MICHAEL Settle claims that the next election will be between a progressive Labour Party and a Thatcherite Conservative Party ("Strike woes could see Starmer’s Labour miss an open goal", The Herald, July 29). He must be privy to secrets which have been hidden from the electorate at large, for it is difficult to distinguish what the Labour Party under its present leadership actually stands for. Its one distinctive policy, a windfall tax on energy companies, was hijacked and subsequently trumped by the Tories. Mr Settle also writes of the Left’s concern with “political purity”, a very dramatic term for individuals and groups expressing support for workers seeking to defend living standards.

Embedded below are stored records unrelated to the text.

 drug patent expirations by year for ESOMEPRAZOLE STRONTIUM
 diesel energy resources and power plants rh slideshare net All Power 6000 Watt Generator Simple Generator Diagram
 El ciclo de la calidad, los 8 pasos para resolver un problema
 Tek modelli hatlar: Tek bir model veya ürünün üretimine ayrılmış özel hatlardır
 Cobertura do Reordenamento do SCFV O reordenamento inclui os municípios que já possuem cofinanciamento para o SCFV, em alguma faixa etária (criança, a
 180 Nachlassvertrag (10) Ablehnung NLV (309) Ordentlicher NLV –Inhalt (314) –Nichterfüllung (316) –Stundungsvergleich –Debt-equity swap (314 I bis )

Mr Settle got two things right. New Labour did win three elections from 1997. It then presided over the biggest financial collapse in the country’s history and one of the biggest foreign policy disasters in the county’s history. The latter escapade also involved a litany of lies which, just as much as the Tories, undermined trust in political institutions. He is probably also correct to say that the next election will be settled in “middle England”. Many people increasingly concerned with Scotland’s place in the Union, will no doubt have come to the same conclusion.

Brian Harvey, Hamilton.


MANY Labour supporters must be wondering what on earth Sir Keir Starmer has gone and done.

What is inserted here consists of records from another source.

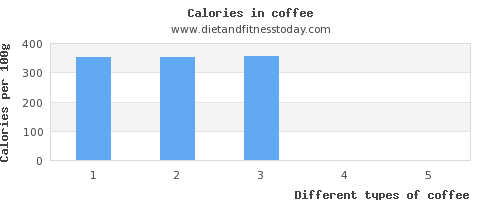 coffee aspartic acid per 100g
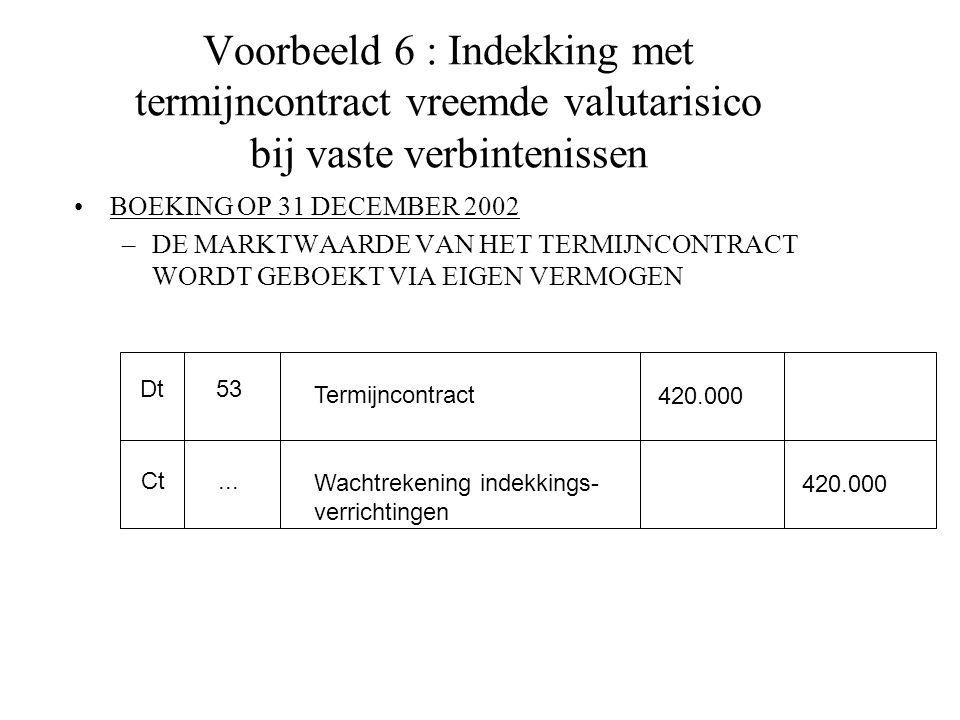 Voorbeeld 6 : Indekking met termijncontract vreemde valutarisico bij vaste verbintenissen BOEKING OP 31 DECEMBER 2002 –DE MARKTWAARDE VAN HET TERMIJNCONTRACT WORDT GEBOEKT VIA EIGEN VERMOGEN Dt Ct 53...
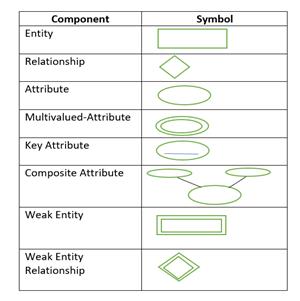Entity Relationship Model E R Diagrams Dextutor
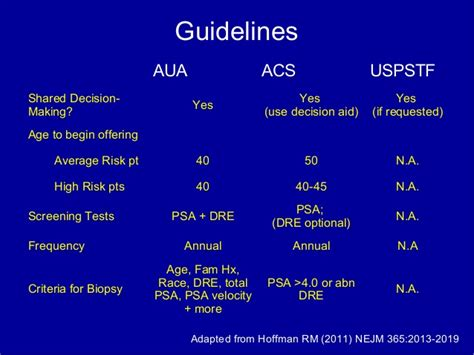 prostate screening guidelines prostate cancer screening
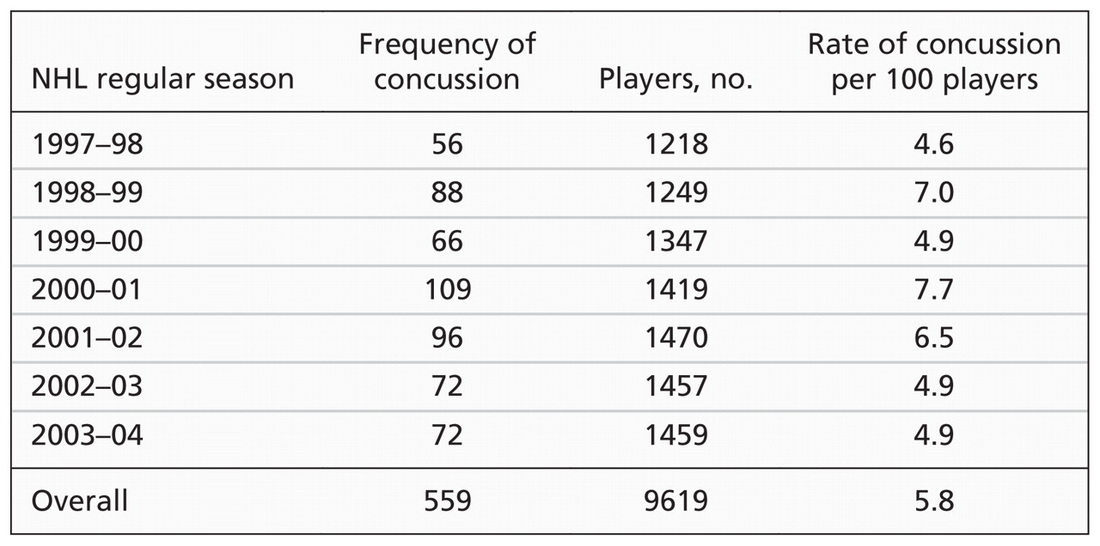 photos stats videos Concussion Safety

Life was proceeding fairly calmly for the party until the sacking of Shadow Transport Minister Sam Tarry ("Senior Scottish trade union official quits Labour over picket line row sacking", The Herald July 29) after he appeared on an RMT picket line.

Sir Keir's decision has provoked an angry reaction within his party from the Corbynite tendency, and the journalist Owen Jones, whose affiliations associate him with the cadre of the previous Labour leader, added his incendiary comment that Sir Keir was not a truthful man, the very fault to dislodge the Prime Minister from his position.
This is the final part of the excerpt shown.